Metal Ensemble Tikoro Lucy Guerin

‘Metal’: Lucy Guerin and Indonesia’s Ensemble Tikoro

February 28, 2020

Melbourne-based dance company Lucy Guerin Inc collaborates with Indonesian heavy metal choir Ensemble Tikoro to bring Metal, a confronting and earthy collision of dance and sound. 

Five contemporary dancers and eight metal-heads share the stage in a crossroad of cultures, art forms, languages and belief systems. Initially isolated, all performers come to realise the strength in working together, finally uniting to create a highly stylised and profound piece of art. 

Metal. Photo Gregory Lorenzutti.

A dancer appears in centre spotlight. Smoke rolls off her back as she moves with the fume’s silhouette. With military precision, Ensemble Tikoro immediately break the fourth wall as they enter the performance space from the audience. Petrifying sounds echo from the eight choir members, their density and pitch reminiscent of an underground carnival ghost-train ride. 

Wearing all-black attire and a heavy metal t-shirt of their choice, the choir adopts an animalistic and ferocious quality to their soundscape.

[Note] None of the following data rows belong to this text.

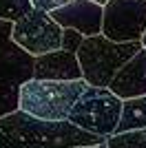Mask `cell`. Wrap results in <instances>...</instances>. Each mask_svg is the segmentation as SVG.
<instances>
[{
  "label": "cell",
  "mask_w": 146,
  "mask_h": 148,
  "mask_svg": "<svg viewBox=\"0 0 146 148\" xmlns=\"http://www.w3.org/2000/svg\"><path fill=\"white\" fill-rule=\"evenodd\" d=\"M104 142L71 122H42L24 111L0 117V148H91Z\"/></svg>",
  "instance_id": "cell-1"
},
{
  "label": "cell",
  "mask_w": 146,
  "mask_h": 148,
  "mask_svg": "<svg viewBox=\"0 0 146 148\" xmlns=\"http://www.w3.org/2000/svg\"><path fill=\"white\" fill-rule=\"evenodd\" d=\"M86 86L89 84L84 80H29L20 86V111L42 122H69L73 106L86 91Z\"/></svg>",
  "instance_id": "cell-2"
},
{
  "label": "cell",
  "mask_w": 146,
  "mask_h": 148,
  "mask_svg": "<svg viewBox=\"0 0 146 148\" xmlns=\"http://www.w3.org/2000/svg\"><path fill=\"white\" fill-rule=\"evenodd\" d=\"M144 49L142 42L120 44L109 40L106 36L86 38L78 51V60L82 66V77L89 86L109 88L113 77L120 73V69L126 64L135 53Z\"/></svg>",
  "instance_id": "cell-3"
},
{
  "label": "cell",
  "mask_w": 146,
  "mask_h": 148,
  "mask_svg": "<svg viewBox=\"0 0 146 148\" xmlns=\"http://www.w3.org/2000/svg\"><path fill=\"white\" fill-rule=\"evenodd\" d=\"M122 108H124V99H120L111 88L86 86V91L73 106L69 122L89 135L109 139L117 133Z\"/></svg>",
  "instance_id": "cell-4"
},
{
  "label": "cell",
  "mask_w": 146,
  "mask_h": 148,
  "mask_svg": "<svg viewBox=\"0 0 146 148\" xmlns=\"http://www.w3.org/2000/svg\"><path fill=\"white\" fill-rule=\"evenodd\" d=\"M62 36H64V29L51 18V13L38 11V9H31L24 18L13 22L11 33L13 42L33 58L62 49Z\"/></svg>",
  "instance_id": "cell-5"
},
{
  "label": "cell",
  "mask_w": 146,
  "mask_h": 148,
  "mask_svg": "<svg viewBox=\"0 0 146 148\" xmlns=\"http://www.w3.org/2000/svg\"><path fill=\"white\" fill-rule=\"evenodd\" d=\"M102 36L113 42H142L146 36V0H111L104 7Z\"/></svg>",
  "instance_id": "cell-6"
},
{
  "label": "cell",
  "mask_w": 146,
  "mask_h": 148,
  "mask_svg": "<svg viewBox=\"0 0 146 148\" xmlns=\"http://www.w3.org/2000/svg\"><path fill=\"white\" fill-rule=\"evenodd\" d=\"M13 22L0 20V82L22 86L29 80H33L36 71V58L29 56L24 49H20L13 42Z\"/></svg>",
  "instance_id": "cell-7"
},
{
  "label": "cell",
  "mask_w": 146,
  "mask_h": 148,
  "mask_svg": "<svg viewBox=\"0 0 146 148\" xmlns=\"http://www.w3.org/2000/svg\"><path fill=\"white\" fill-rule=\"evenodd\" d=\"M51 18L62 27V29L80 31L84 38L102 36L104 27V7L95 5L93 0H73L67 7L55 9Z\"/></svg>",
  "instance_id": "cell-8"
},
{
  "label": "cell",
  "mask_w": 146,
  "mask_h": 148,
  "mask_svg": "<svg viewBox=\"0 0 146 148\" xmlns=\"http://www.w3.org/2000/svg\"><path fill=\"white\" fill-rule=\"evenodd\" d=\"M33 80H53V82H78L82 77V66H80L78 53L58 49L51 53L36 58V71Z\"/></svg>",
  "instance_id": "cell-9"
},
{
  "label": "cell",
  "mask_w": 146,
  "mask_h": 148,
  "mask_svg": "<svg viewBox=\"0 0 146 148\" xmlns=\"http://www.w3.org/2000/svg\"><path fill=\"white\" fill-rule=\"evenodd\" d=\"M109 88L124 102L135 97H146V49L135 53L120 69V73L113 77Z\"/></svg>",
  "instance_id": "cell-10"
},
{
  "label": "cell",
  "mask_w": 146,
  "mask_h": 148,
  "mask_svg": "<svg viewBox=\"0 0 146 148\" xmlns=\"http://www.w3.org/2000/svg\"><path fill=\"white\" fill-rule=\"evenodd\" d=\"M146 128V97L126 99L122 108V119L117 126V133H131V130H144Z\"/></svg>",
  "instance_id": "cell-11"
},
{
  "label": "cell",
  "mask_w": 146,
  "mask_h": 148,
  "mask_svg": "<svg viewBox=\"0 0 146 148\" xmlns=\"http://www.w3.org/2000/svg\"><path fill=\"white\" fill-rule=\"evenodd\" d=\"M106 148H146V128L109 137L106 139Z\"/></svg>",
  "instance_id": "cell-12"
},
{
  "label": "cell",
  "mask_w": 146,
  "mask_h": 148,
  "mask_svg": "<svg viewBox=\"0 0 146 148\" xmlns=\"http://www.w3.org/2000/svg\"><path fill=\"white\" fill-rule=\"evenodd\" d=\"M33 9L31 0H0V20L18 22Z\"/></svg>",
  "instance_id": "cell-13"
},
{
  "label": "cell",
  "mask_w": 146,
  "mask_h": 148,
  "mask_svg": "<svg viewBox=\"0 0 146 148\" xmlns=\"http://www.w3.org/2000/svg\"><path fill=\"white\" fill-rule=\"evenodd\" d=\"M20 111V88L0 82V117Z\"/></svg>",
  "instance_id": "cell-14"
},
{
  "label": "cell",
  "mask_w": 146,
  "mask_h": 148,
  "mask_svg": "<svg viewBox=\"0 0 146 148\" xmlns=\"http://www.w3.org/2000/svg\"><path fill=\"white\" fill-rule=\"evenodd\" d=\"M84 40H86V38L82 36L80 31L64 29V36H62V49H64V51H71V53H78Z\"/></svg>",
  "instance_id": "cell-15"
},
{
  "label": "cell",
  "mask_w": 146,
  "mask_h": 148,
  "mask_svg": "<svg viewBox=\"0 0 146 148\" xmlns=\"http://www.w3.org/2000/svg\"><path fill=\"white\" fill-rule=\"evenodd\" d=\"M69 2H73V0H31L33 9H38V11H47V13H53L55 9L67 7Z\"/></svg>",
  "instance_id": "cell-16"
},
{
  "label": "cell",
  "mask_w": 146,
  "mask_h": 148,
  "mask_svg": "<svg viewBox=\"0 0 146 148\" xmlns=\"http://www.w3.org/2000/svg\"><path fill=\"white\" fill-rule=\"evenodd\" d=\"M93 2H95V5H100V7H106L111 0H93Z\"/></svg>",
  "instance_id": "cell-17"
},
{
  "label": "cell",
  "mask_w": 146,
  "mask_h": 148,
  "mask_svg": "<svg viewBox=\"0 0 146 148\" xmlns=\"http://www.w3.org/2000/svg\"><path fill=\"white\" fill-rule=\"evenodd\" d=\"M91 148H106V142H104V144H100V146H91Z\"/></svg>",
  "instance_id": "cell-18"
},
{
  "label": "cell",
  "mask_w": 146,
  "mask_h": 148,
  "mask_svg": "<svg viewBox=\"0 0 146 148\" xmlns=\"http://www.w3.org/2000/svg\"><path fill=\"white\" fill-rule=\"evenodd\" d=\"M142 44H144V49H146V36H144V40H142Z\"/></svg>",
  "instance_id": "cell-19"
}]
</instances>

Some sections of the vocals are uncomfortable, like nails going down a chalk board, yet the audience is awed by the symphony of sounds that work in harmony to create the timing and tempo for the dancers throughout the show’s entirety. 

Metal. Photo: Gregory Lorenzutti.

Lucy Guerin brings the two worlds of contemporary dance and Indonesian heavy metal together in this theatrical experience. The resulting explosion represents the challenges and progress of globalisation in the world today. 

As the performance draws to a close, a sense of togetherness is created. The dancers use the sounds of their own bodies while the choir members begin to dance the contemporary choreography. Suppressed screams and ferocious roars create a melodic beat that is persistently paired with delicate choreography.

Metal. Photo Gregory Lorenzutti.

Metal was rehearsed in both Bandung and Melbourne. The dancers travelled to Bandung, which sits beneath the volatile volcano Tangkuban Perahu. This volcano acts as the stimulus for their story and shared experience, embracing traditional ceremonies as a source of inspiration for Metal’s conception. 

“Beginning in a space of pure form and function the dancers are drawn into the intensity of the sound, using the local story of the volcano, and the volatile shifting crust of the earth as a score,” said Lucy Guerin. 

Metal rehearsals in Bandung. Photo supplied.

Lucy Guerin and Ensemble Tikoro’s Robi Rusdiana are to be commended for their creative collaboration in producing a work that encapsulates both togetherness and isolation. Maligned in their own backyard for their love of metal music, Ensemble Tikoro well know the feeling of isolation. This performance is more than just a combination of heavy metal and movement, it is a platform to bring humanity together in a celebration of uniqueness. 

Arts Centre Melbourne as part of TOPA Asia.